Every line below should be copied exactly; drop the pictures.

[Spatial reasoning records]
>> Start

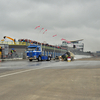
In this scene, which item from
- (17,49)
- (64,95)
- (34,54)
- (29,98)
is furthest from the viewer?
(17,49)

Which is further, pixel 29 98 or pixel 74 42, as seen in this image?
pixel 74 42

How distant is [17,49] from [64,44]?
77.5m

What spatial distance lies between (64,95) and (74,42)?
138 metres

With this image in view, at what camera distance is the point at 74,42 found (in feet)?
465

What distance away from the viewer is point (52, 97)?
533 cm

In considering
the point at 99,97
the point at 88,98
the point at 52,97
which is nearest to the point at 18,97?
the point at 52,97

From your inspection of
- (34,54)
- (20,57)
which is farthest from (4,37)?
(34,54)

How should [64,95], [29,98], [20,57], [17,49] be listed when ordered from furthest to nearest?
[17,49] → [20,57] → [64,95] → [29,98]

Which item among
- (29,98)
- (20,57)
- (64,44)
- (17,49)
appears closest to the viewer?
(29,98)

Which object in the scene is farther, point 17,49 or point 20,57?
point 17,49

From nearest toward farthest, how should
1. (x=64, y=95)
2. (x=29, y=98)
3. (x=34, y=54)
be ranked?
1. (x=29, y=98)
2. (x=64, y=95)
3. (x=34, y=54)

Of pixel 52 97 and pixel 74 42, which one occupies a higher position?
pixel 74 42

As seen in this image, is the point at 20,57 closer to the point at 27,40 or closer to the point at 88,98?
the point at 27,40

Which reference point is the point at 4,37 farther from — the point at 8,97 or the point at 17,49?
the point at 8,97
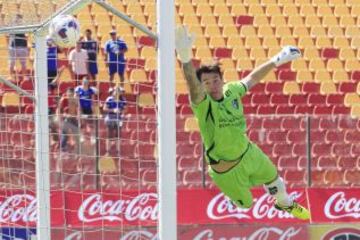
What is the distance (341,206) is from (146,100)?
8.79 feet

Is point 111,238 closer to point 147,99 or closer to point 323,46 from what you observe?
point 147,99

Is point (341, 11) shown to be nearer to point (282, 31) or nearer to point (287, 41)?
point (282, 31)

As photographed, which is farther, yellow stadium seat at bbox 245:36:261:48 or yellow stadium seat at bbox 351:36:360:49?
yellow stadium seat at bbox 351:36:360:49

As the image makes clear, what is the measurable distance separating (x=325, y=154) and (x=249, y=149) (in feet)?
13.9

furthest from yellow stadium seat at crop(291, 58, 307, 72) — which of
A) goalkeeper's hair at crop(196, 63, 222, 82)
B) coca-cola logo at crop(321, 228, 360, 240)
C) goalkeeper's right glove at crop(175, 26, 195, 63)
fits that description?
goalkeeper's right glove at crop(175, 26, 195, 63)

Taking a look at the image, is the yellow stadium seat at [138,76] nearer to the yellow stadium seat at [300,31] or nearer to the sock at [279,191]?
the yellow stadium seat at [300,31]

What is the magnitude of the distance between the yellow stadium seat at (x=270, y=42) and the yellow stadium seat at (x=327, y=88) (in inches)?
56.7

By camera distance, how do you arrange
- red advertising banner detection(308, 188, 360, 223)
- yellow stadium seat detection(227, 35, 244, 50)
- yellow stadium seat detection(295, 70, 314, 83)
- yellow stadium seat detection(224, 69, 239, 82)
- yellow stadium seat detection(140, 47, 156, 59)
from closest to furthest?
red advertising banner detection(308, 188, 360, 223), yellow stadium seat detection(140, 47, 156, 59), yellow stadium seat detection(224, 69, 239, 82), yellow stadium seat detection(295, 70, 314, 83), yellow stadium seat detection(227, 35, 244, 50)

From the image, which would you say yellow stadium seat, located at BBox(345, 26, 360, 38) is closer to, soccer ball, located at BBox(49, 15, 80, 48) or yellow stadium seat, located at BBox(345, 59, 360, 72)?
yellow stadium seat, located at BBox(345, 59, 360, 72)

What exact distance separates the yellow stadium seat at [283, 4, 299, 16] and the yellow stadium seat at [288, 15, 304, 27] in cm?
5

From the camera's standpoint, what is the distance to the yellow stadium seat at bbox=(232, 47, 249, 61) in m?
17.6

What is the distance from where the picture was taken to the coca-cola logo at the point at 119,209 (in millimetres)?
12219

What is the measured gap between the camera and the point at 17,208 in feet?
38.8

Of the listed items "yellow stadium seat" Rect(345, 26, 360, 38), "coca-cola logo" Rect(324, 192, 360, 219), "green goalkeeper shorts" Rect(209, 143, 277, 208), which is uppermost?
"yellow stadium seat" Rect(345, 26, 360, 38)
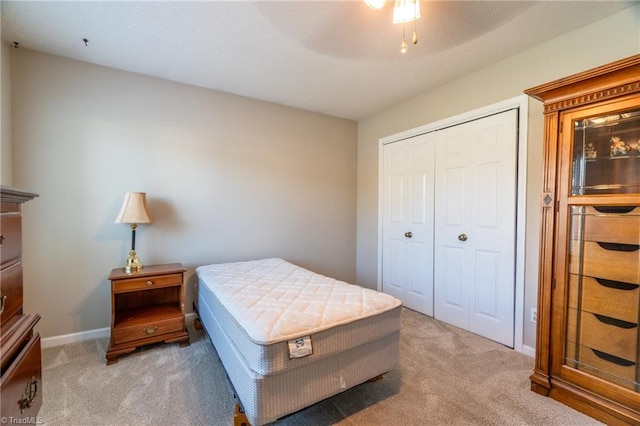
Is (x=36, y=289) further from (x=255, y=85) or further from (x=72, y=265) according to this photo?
(x=255, y=85)

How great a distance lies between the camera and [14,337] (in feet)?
2.62

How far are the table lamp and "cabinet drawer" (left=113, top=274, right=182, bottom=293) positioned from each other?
5.9 inches

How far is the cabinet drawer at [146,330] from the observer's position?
215cm

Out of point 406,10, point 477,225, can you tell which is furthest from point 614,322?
point 406,10

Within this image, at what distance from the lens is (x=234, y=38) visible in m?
2.11

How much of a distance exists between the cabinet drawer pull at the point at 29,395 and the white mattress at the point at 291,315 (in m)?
0.74

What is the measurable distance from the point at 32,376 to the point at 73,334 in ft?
6.57

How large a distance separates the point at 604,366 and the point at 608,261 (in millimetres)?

>> End

:: Solution to the exercise ::
In this scene, which item from
- (17,49)
- (64,95)
- (34,54)
- (29,98)
is furthest from the viewer?
(17,49)

Which is further, pixel 29 98 or pixel 74 42, as seen in this image?
pixel 74 42

How distant is [17,49] from [64,44]?
77.5m

What spatial distance lies between (64,95) and (74,42)?
138 metres

With this image in view, at what camera distance is the point at 74,42 found (in feet)?
465

What distance away from the viewer is point (52, 97)?
533 cm

In considering
the point at 99,97
the point at 88,98
the point at 52,97
which is nearest to the point at 18,97?
the point at 52,97

From your inspection of
- (34,54)
- (20,57)
which is farthest from (4,37)?
(34,54)

How should [64,95], [29,98], [20,57], [17,49] be listed when ordered from furthest to nearest?
[17,49] → [20,57] → [64,95] → [29,98]

Which item among
- (29,98)
- (20,57)
- (64,44)
- (17,49)
appears closest to the viewer?
(29,98)

Which object in the scene is farther, point 17,49 or point 20,57?
point 17,49

From nearest toward farthest, how should
1. (x=64, y=95)
2. (x=29, y=98)
3. (x=34, y=54)
be ranked?
1. (x=29, y=98)
2. (x=64, y=95)
3. (x=34, y=54)

Of pixel 52 97 and pixel 74 42, which one occupies a higher position?
pixel 74 42

As seen in this image, is the point at 20,57 closer to the point at 27,40 or closer to the point at 88,98?
the point at 27,40

Which reference point is the point at 4,37 farther from — the point at 8,97 or the point at 17,49?
the point at 8,97
What is the distance (341,206) is from (146,100)?
8.79 feet

Is point 111,238 closer to point 147,99 or closer to point 323,46 from what you observe?
point 147,99

Is point (341, 11) shown to be nearer to point (282, 31) or nearer to point (287, 41)?
point (282, 31)

As photographed, which is farther, yellow stadium seat at bbox 245:36:261:48 or yellow stadium seat at bbox 351:36:360:49?
yellow stadium seat at bbox 351:36:360:49

As the image makes clear, what is the measurable distance separating (x=325, y=154) and (x=249, y=149) (in feet)?
13.9

furthest from yellow stadium seat at crop(291, 58, 307, 72) — which of
A) goalkeeper's hair at crop(196, 63, 222, 82)
B) coca-cola logo at crop(321, 228, 360, 240)
C) goalkeeper's right glove at crop(175, 26, 195, 63)
fits that description?
goalkeeper's right glove at crop(175, 26, 195, 63)

Taking a look at the image, is the yellow stadium seat at [138,76] nearer to the yellow stadium seat at [300,31] or nearer to the sock at [279,191]?
the yellow stadium seat at [300,31]

What is the magnitude of the distance between the yellow stadium seat at (x=270, y=42) and the yellow stadium seat at (x=327, y=88) (in inches)?
56.7

By camera distance, how do you arrange
- red advertising banner detection(308, 188, 360, 223)
- yellow stadium seat detection(227, 35, 244, 50)
- yellow stadium seat detection(295, 70, 314, 83)
- yellow stadium seat detection(224, 69, 239, 82)
- yellow stadium seat detection(140, 47, 156, 59)
from closest to furthest?
red advertising banner detection(308, 188, 360, 223), yellow stadium seat detection(140, 47, 156, 59), yellow stadium seat detection(224, 69, 239, 82), yellow stadium seat detection(295, 70, 314, 83), yellow stadium seat detection(227, 35, 244, 50)

From the image, which would you say yellow stadium seat, located at BBox(345, 26, 360, 38) is closer to, soccer ball, located at BBox(49, 15, 80, 48) or yellow stadium seat, located at BBox(345, 59, 360, 72)?
yellow stadium seat, located at BBox(345, 59, 360, 72)

What exact distance separates the yellow stadium seat at [283, 4, 299, 16] and the yellow stadium seat at [288, 15, 304, 27] in cm?
5

From the camera's standpoint, what is the distance to the yellow stadium seat at bbox=(232, 47, 249, 61) in m?
17.6

What is the distance from where the picture was taken to the coca-cola logo at the point at 119,209 (in millimetres)?
12219

What is the measured gap between the camera and the point at 17,208 in feet?
38.8

Of the listed items "yellow stadium seat" Rect(345, 26, 360, 38), "coca-cola logo" Rect(324, 192, 360, 219), "green goalkeeper shorts" Rect(209, 143, 277, 208), which is uppermost?
"yellow stadium seat" Rect(345, 26, 360, 38)
Is (x=36, y=289) further from (x=255, y=85) or further from (x=72, y=265) according to this photo?
(x=255, y=85)

How great a distance lies between the camera and [14,337] (in feet)?
2.62

How far are the table lamp and "cabinet drawer" (left=113, top=274, right=182, bottom=293) positioned from each other?
5.9 inches

How far is the cabinet drawer at [146,330] from the observer's position?
215cm

Out of point 406,10, point 477,225, can you tell which is furthest from point 614,322?
point 406,10

Within this image, at what distance from the lens is (x=234, y=38) visible in m?
2.11

How much of a distance exists between the cabinet drawer pull at the point at 29,395 and the white mattress at the point at 291,315 (in m)?
0.74

What is the measurable distance from the point at 32,376 to the point at 73,334 in ft?
6.57

How large a distance separates the point at 604,366 and the point at 608,261 (in millimetres)?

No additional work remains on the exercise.